De hecho no hay en el español de América ninguna peculiaridad lingüística de mayor o menor extensión que no tenga su correlato en alguna zona, también más o menos extensa, del español peninsular, y desde luego muchas de sus aparentes particularidades lo emparejan con el castellano literario de los siglos de oro.

Sólo hay un rasgo común a todas las hablas americanas, el de la confusión de la «s» y «z», y está igualmente presente en las Islas Canarias, en dos tercios de Andalucía y en algunos lugares de Extremadura y de Levante. Sevilla era ya seseante en el siglo XVI y por Sevilla pasaban todos los viajeros a Indias, gran parte de los cuales eran de ese territorio meridional que había discrepado de Castilla en la evolución de las sibilantes.

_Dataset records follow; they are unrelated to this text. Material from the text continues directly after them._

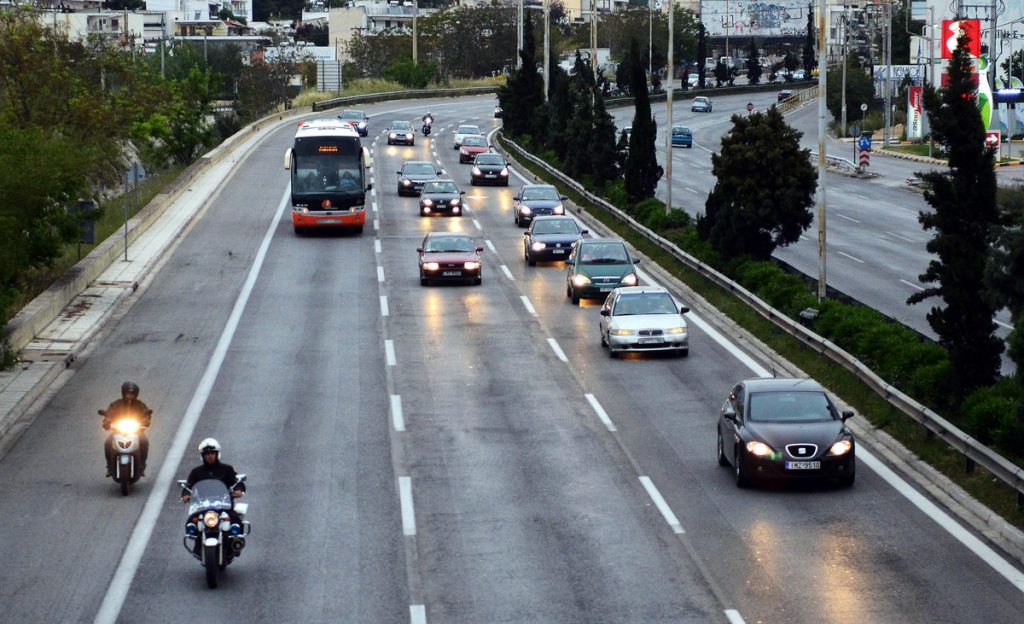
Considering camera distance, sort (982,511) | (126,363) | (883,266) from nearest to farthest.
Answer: (982,511), (126,363), (883,266)

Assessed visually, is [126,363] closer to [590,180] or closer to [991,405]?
[991,405]

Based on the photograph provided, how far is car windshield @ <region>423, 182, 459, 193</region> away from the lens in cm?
5800

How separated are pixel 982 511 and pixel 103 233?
36051mm

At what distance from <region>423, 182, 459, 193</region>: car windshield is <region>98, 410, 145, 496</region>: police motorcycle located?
125ft

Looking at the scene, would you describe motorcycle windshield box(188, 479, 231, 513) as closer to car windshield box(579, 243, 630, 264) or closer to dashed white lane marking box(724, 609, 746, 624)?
dashed white lane marking box(724, 609, 746, 624)

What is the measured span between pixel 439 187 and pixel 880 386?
3542 centimetres

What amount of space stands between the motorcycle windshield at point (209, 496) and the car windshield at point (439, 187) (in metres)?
42.0

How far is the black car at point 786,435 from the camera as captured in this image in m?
20.0

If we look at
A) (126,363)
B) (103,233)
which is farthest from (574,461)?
(103,233)

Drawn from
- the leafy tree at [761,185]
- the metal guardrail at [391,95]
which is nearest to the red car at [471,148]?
the metal guardrail at [391,95]

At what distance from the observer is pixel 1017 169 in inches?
3231

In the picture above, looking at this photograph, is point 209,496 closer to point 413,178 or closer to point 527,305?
point 527,305

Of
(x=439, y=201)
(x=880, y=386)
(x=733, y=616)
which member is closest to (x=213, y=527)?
(x=733, y=616)

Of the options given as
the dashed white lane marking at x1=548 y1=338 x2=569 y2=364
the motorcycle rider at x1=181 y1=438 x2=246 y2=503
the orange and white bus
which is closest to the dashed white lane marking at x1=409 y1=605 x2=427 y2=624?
the motorcycle rider at x1=181 y1=438 x2=246 y2=503
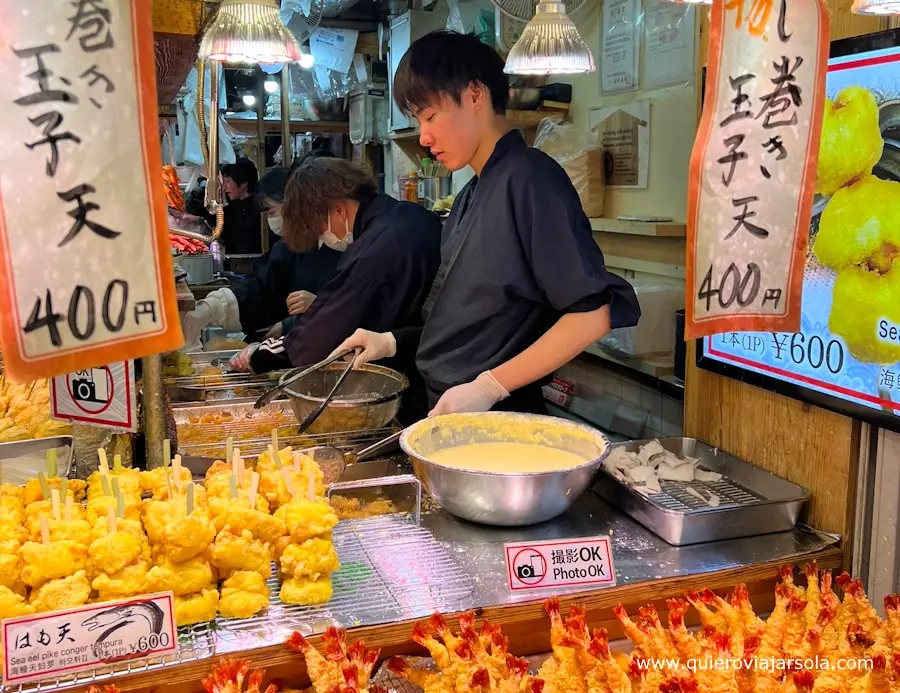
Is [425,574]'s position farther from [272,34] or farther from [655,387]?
[655,387]

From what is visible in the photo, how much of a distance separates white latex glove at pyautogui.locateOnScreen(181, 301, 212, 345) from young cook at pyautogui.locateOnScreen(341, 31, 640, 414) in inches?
54.6

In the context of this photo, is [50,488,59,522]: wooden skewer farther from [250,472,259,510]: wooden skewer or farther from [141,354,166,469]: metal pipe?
[141,354,166,469]: metal pipe

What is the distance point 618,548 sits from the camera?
1.69m

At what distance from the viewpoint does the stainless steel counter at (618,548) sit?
1555 mm

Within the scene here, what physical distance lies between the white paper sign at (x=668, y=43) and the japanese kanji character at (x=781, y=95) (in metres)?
2.34

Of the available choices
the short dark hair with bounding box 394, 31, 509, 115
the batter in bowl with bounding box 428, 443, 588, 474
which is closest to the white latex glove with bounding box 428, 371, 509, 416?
the batter in bowl with bounding box 428, 443, 588, 474

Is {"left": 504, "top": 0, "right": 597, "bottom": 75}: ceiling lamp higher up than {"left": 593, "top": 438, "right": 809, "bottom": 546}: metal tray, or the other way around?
{"left": 504, "top": 0, "right": 597, "bottom": 75}: ceiling lamp

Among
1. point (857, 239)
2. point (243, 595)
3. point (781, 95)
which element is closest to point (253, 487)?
point (243, 595)

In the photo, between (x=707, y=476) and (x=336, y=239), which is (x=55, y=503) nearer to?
(x=707, y=476)

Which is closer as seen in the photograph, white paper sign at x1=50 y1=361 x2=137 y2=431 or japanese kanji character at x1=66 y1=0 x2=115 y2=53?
japanese kanji character at x1=66 y1=0 x2=115 y2=53

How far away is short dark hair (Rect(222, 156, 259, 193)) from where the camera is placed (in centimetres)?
699

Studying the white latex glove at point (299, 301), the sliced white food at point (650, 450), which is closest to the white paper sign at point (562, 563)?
the sliced white food at point (650, 450)

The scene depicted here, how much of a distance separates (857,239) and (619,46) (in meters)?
2.78

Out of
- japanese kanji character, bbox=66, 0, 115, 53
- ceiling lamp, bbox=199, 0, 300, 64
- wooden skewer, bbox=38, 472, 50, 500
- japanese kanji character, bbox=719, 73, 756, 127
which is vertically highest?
ceiling lamp, bbox=199, 0, 300, 64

El español es una lengua muy cohesionada, la más unitaria de todas las grandes lenguas del mundo. Sus diferencias dialectales son mínimas en comparación con las que suelen ofrecer otros dominios lingüísticos y no impiden nunca, ni siquiera dificultan, la intercomprensión entre sus hablantes, procedan de donde procedan. Cualquier hispanohablante entiende a otro sin mayores problemas, lo que no puede asegurarse, pongamos por caso, de los anglohablantes.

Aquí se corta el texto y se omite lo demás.